By: Chris Stover Email
By: Chris Stover Email

June 9, 2013

This is Part II of a series examining the infant mortality rate issue in Charlottesville. Click here for Part I, or click here for Part III.

Providing pregnant women access to health care is one way local health officials are battling central Virginia’s infant mortality rate, but it’s a challenge for many women – especially teen moms – to get the care they need.

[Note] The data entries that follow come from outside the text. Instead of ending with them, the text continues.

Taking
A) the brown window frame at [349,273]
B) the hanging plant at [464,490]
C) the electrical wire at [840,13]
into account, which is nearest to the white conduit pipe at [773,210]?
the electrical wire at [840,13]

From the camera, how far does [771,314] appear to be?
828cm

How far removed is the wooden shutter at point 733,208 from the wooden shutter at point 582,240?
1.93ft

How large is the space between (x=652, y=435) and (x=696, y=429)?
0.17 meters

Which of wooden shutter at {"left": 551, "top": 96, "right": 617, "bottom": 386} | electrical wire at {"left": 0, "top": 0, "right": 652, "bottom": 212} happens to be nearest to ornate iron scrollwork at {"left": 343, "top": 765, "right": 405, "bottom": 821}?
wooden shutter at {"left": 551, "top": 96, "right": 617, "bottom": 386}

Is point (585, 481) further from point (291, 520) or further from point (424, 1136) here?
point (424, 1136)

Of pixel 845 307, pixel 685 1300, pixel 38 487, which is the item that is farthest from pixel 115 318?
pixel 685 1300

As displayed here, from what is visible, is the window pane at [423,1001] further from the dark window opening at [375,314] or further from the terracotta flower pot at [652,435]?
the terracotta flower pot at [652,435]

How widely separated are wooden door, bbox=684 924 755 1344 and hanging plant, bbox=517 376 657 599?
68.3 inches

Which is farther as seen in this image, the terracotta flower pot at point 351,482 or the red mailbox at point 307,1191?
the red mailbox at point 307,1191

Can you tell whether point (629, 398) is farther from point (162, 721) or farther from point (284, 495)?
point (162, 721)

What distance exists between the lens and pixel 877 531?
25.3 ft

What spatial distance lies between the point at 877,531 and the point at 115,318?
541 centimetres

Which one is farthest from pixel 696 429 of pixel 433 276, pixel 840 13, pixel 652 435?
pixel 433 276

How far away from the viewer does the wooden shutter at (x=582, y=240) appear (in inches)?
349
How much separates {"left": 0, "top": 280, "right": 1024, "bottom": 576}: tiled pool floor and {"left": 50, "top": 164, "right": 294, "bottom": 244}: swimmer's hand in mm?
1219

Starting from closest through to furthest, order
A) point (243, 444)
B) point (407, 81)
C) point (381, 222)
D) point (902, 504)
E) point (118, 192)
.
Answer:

Lexus Belle is one teen who received proper care during her pregnancy thanks to some local nonprofits, and now she’s helping those groups help others.

“It was my senior year, so everybody's looking at you like, ‘You're going to have a baby and you're a senior. I doubt that you're going to graduate,’” Belle, a recent graduate of Charlottesville High School, said.

Belle silenced her critics. She and her 7-month-old son Aiden are both happy and healthy, and are now taking part in groups to help Jefferson Area CHiP – the Children’s Health Improvement Program – make sure other teen moms get the care they need.

“We sort of help them both think in advance before they get pregnant what they need to do, and if they are pregnant, what can we do to make sure they have a healthy pregnancy,” said Judy Smith, CHiP’s executive director.

Access to pre-natal and pre-conception care are just some ways local health officials are trying to fight central Virginia’s infant mortality rate. It’s higher than the national average, and giving moms access to information and care is one way to bring it down.

That, though, still proves to be a challenge.

“Those are some of the reasons people don't get the care that they need sometimes. It's just a lot of personal things in their lives that are really hard,” Smith said.

Personal things like depression and other health or emotional barriers that can prevent women from wanting to get care.

“It was kind of hard because I felt embarrassed a little bit because I had the big picture, babies after school or college,” Belle said.

“It can sometimes be health barriers, health issues that they’ve had before they got pregnant to begin with that were never really treated that creates barriers for healthy outcomes,” Smith said.

Those are the reasons why CHiP develops personal relationships with its clients, and the work pay off, according to statistics. Pregnancies in girls 15 to 17 years old in the Thomas Jefferson Health District have dropped since 2002 from 27.6 per 1,000 births down to 13.3 per 1,000.

“[It’s] just being able to build on that level of trust so there's an open relationship and open communication where an expectant mother feels comfortable asking questions and then in turn can trust the answers she's going to get,” said Elizabeth Beasley, the senior health promotions consultant for the Thomas Jefferson Health District.

However, there’s still a disparity. African-American women are still nearly twice as likely to become pregnant in their teenage years than white women. But through continual education, community leaders hope that number drops, too.

“There is a coordinated effort to make sure that layers of service are applied so that we get the best outcome possible,” said Barbara Hutchinson, director of community initiatives for the United Way-Thomas Jefferson Area.

The layers are developed through a number of nonprofits, like CHiP, that have helped Belle look toward the future. She plans to go to college in the fall and enter the medical field.

“As long as I can be financially stable, be able to do what I feel like I want to do,” she said, “hopefully I can do that and support [Aiden].”